Nach der Geburt wurde der Säugling in ein Steckkissen eingewickelt und nach bestimmten Uhrzeiten mit einer festgelegten Menge gefüttert. Die Babys sollten sich selbst beschäftigen und durchaus durchschreien, was die Lungen stärkte, war man der Meinung. Ziel der Erziehung war, den Willen zu brechen und die Kinder zu einer Beziehungslosigkeit und Bedürfnislosigkeit hin zu erziehen, denn nur so seien sie gut manipulierbar gewesen, erklärt die Diplom-Sozialgerontologin. Zu beobachten sei, dass diese Generation eine Zähigkeit und Härte gegenüber sich selbst entwickelt habe und ihre Bedürfnisse nur schwer wahrnehmen könnten, die Verdrängung sei hoch. „So war’s halt, es ging allen so, uns hat nichts gefehlt“, sei die vorherrschende Sichtweise auf die Dinge.

Nach dem Krieg kam das Wirtschaftswunder, aber auch ein Gefühl der Scham, der Schuld und des Entsetzens ging umher.
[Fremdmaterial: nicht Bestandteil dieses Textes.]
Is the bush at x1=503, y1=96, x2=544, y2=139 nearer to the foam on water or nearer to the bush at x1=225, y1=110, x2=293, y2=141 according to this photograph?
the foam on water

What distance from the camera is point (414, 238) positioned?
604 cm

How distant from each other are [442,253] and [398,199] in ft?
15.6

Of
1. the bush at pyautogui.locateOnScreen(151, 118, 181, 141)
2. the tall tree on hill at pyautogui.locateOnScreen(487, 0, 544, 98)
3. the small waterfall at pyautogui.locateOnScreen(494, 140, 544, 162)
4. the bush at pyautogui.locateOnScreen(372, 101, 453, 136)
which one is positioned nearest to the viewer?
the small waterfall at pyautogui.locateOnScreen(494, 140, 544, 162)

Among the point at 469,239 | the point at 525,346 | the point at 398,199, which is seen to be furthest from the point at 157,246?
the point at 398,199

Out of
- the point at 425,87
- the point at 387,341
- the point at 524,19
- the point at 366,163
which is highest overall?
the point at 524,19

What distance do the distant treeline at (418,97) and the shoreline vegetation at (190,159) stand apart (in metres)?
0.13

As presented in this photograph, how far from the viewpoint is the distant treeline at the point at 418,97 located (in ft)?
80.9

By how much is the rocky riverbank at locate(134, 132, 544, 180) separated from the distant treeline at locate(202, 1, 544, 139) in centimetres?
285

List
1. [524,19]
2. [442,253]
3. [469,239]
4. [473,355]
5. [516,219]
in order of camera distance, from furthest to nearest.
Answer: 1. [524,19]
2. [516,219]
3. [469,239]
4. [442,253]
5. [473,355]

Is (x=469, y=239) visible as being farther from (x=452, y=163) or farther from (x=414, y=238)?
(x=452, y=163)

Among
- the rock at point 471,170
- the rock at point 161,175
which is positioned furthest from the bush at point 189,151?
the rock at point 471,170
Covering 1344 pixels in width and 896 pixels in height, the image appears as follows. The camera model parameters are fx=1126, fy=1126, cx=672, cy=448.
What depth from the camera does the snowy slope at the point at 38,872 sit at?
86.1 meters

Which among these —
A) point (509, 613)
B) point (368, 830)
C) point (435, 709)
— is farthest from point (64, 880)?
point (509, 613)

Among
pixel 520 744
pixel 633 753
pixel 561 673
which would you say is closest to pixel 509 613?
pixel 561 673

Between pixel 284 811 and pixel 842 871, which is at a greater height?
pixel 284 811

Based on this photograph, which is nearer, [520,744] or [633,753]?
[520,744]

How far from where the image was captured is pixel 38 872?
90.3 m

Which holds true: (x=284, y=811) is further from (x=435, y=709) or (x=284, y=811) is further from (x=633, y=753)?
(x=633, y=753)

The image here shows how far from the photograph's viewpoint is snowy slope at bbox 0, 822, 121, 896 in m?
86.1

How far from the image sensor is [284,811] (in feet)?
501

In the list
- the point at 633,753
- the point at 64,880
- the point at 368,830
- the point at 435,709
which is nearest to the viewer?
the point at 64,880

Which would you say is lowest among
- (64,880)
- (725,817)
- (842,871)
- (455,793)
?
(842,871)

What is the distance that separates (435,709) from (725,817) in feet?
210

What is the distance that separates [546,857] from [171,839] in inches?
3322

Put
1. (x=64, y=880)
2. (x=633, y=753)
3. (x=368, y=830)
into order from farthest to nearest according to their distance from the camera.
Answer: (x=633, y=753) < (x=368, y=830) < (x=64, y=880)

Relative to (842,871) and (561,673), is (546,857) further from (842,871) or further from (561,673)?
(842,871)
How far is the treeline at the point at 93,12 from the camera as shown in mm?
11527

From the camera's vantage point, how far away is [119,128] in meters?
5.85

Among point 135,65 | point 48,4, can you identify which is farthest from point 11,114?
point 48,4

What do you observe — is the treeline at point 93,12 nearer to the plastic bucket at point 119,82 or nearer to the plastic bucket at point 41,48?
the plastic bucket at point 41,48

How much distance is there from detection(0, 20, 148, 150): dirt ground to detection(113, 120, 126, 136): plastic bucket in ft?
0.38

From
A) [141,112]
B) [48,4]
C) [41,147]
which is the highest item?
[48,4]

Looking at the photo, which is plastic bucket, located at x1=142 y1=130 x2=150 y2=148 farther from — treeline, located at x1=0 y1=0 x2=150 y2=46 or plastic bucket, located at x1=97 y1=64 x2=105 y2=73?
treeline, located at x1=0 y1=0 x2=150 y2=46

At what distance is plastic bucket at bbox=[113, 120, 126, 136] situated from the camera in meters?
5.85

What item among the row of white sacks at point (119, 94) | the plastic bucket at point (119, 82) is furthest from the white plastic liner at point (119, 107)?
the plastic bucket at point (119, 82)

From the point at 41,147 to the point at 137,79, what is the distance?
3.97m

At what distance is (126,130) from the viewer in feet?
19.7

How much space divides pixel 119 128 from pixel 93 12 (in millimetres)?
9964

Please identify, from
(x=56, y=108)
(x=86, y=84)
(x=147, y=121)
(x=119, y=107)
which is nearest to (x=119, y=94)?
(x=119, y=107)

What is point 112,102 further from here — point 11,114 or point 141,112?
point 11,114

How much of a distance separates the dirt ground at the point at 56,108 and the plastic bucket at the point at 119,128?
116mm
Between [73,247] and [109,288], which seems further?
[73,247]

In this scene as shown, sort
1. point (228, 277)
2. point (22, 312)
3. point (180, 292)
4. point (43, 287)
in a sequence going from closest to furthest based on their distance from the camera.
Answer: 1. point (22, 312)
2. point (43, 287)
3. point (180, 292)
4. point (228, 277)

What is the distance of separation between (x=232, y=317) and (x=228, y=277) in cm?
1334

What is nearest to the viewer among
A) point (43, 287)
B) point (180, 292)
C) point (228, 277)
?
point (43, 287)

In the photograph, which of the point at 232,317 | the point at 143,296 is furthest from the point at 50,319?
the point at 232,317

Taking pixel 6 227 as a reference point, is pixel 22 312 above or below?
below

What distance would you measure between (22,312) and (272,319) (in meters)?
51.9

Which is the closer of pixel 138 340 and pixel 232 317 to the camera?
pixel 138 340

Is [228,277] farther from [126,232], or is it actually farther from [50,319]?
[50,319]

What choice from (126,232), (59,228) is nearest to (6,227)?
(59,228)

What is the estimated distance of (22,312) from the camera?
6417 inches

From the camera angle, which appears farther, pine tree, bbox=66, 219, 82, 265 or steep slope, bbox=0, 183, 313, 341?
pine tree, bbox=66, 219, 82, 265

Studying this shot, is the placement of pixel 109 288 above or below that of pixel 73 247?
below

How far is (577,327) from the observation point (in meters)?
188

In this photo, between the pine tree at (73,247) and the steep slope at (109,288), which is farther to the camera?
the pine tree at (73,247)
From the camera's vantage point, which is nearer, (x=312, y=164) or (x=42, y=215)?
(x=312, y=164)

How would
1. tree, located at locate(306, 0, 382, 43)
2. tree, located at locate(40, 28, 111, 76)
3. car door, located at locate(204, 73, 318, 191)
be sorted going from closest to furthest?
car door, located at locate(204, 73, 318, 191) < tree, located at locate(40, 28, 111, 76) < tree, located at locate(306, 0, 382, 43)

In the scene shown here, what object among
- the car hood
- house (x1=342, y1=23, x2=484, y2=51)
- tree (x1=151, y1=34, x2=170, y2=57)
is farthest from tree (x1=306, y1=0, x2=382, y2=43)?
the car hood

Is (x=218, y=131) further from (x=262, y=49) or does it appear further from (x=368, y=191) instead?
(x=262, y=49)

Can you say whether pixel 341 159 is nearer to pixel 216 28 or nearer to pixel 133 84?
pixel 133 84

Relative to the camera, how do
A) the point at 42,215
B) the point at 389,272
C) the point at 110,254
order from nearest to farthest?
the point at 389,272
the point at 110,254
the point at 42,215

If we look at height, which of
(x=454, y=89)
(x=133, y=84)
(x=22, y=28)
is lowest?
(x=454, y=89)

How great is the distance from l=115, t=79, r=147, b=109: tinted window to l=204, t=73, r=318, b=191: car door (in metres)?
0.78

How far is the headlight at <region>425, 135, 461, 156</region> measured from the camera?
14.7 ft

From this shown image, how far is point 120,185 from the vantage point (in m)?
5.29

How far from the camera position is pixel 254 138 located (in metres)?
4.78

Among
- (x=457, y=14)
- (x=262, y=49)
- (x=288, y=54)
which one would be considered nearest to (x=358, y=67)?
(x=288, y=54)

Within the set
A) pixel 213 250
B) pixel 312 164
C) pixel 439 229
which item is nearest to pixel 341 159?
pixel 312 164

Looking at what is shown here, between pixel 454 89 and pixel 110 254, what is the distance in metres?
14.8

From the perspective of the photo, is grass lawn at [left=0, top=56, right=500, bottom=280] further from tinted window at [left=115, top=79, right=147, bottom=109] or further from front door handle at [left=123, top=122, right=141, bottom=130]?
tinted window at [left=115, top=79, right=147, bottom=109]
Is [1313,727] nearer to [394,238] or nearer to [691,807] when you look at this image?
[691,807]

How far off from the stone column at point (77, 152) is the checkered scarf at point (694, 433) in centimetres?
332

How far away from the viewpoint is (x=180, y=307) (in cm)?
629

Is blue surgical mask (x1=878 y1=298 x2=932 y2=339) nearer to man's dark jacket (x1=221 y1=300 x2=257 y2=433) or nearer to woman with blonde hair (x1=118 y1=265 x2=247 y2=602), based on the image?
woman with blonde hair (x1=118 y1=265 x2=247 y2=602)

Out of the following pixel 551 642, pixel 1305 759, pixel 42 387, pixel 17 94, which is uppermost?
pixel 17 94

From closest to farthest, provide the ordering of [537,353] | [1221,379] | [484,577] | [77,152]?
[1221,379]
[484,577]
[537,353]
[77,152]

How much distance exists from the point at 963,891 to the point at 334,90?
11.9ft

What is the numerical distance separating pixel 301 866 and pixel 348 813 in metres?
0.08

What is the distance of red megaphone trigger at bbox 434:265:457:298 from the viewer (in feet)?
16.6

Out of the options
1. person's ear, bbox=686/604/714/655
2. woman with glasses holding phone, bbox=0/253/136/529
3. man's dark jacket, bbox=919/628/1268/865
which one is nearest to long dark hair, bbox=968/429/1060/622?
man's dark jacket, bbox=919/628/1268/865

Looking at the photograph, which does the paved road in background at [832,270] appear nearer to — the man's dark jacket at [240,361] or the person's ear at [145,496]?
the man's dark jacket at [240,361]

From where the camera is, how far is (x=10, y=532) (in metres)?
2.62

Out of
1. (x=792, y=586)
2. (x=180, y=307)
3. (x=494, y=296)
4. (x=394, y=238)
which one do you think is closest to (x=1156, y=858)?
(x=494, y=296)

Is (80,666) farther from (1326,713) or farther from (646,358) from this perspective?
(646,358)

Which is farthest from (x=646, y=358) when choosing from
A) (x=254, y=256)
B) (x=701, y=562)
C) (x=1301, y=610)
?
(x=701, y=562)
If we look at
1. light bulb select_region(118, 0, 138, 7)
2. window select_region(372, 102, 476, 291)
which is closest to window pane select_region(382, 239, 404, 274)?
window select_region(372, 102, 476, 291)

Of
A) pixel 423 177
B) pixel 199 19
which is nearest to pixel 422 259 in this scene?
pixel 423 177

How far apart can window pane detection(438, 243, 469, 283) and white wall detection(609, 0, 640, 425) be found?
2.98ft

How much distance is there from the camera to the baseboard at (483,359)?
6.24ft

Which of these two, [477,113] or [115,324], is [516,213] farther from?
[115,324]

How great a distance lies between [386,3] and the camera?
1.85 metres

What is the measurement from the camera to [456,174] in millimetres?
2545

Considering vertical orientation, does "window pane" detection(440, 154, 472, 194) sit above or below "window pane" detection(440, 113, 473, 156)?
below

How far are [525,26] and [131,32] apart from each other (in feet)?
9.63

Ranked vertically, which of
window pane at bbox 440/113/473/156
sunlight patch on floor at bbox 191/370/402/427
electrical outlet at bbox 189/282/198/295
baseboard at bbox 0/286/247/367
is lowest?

Erst die Alt-68er, also die zwischen 1948 bis 1956 Geborenen, durchbrachen das Schweigen, und „danach war nichts mehr wie zuvor“. In den Köpfen der Kriegskinder verschmelzen Gegenwart und Vergangenheit, und einige ihrer Verhaltensweisen resultierten aus jenen Zeiten.

Angst vor geschlossenen Räumen, eine Form der Bevorratung, Vermeidung von Menschenansammlungen, leicht erschreckbar zu sein oder einen hohen Muskeltonus zu haben, weil man nicht wusste, wann es wieder in den Bunker ging, sind alles Überbleibsel jener schweren Jahre. Nicht wenige hätten sich einen Panzer zugelegt, der sie nicht mehr „wachsen“ ließe, und so erleben die Jüngeren oft, dass Oma oder Opa immer die gleichen Geschichten erzählten, oft wortwörtlich sogar. Dies sei ein Zeichen von Trauma, erzählte die Expertin, denn die Erinnerungen sind der „Helikopter, der einen Landeplatz sucht“, ließen die Erzähler aber in ihrer eigenen Welt zurück.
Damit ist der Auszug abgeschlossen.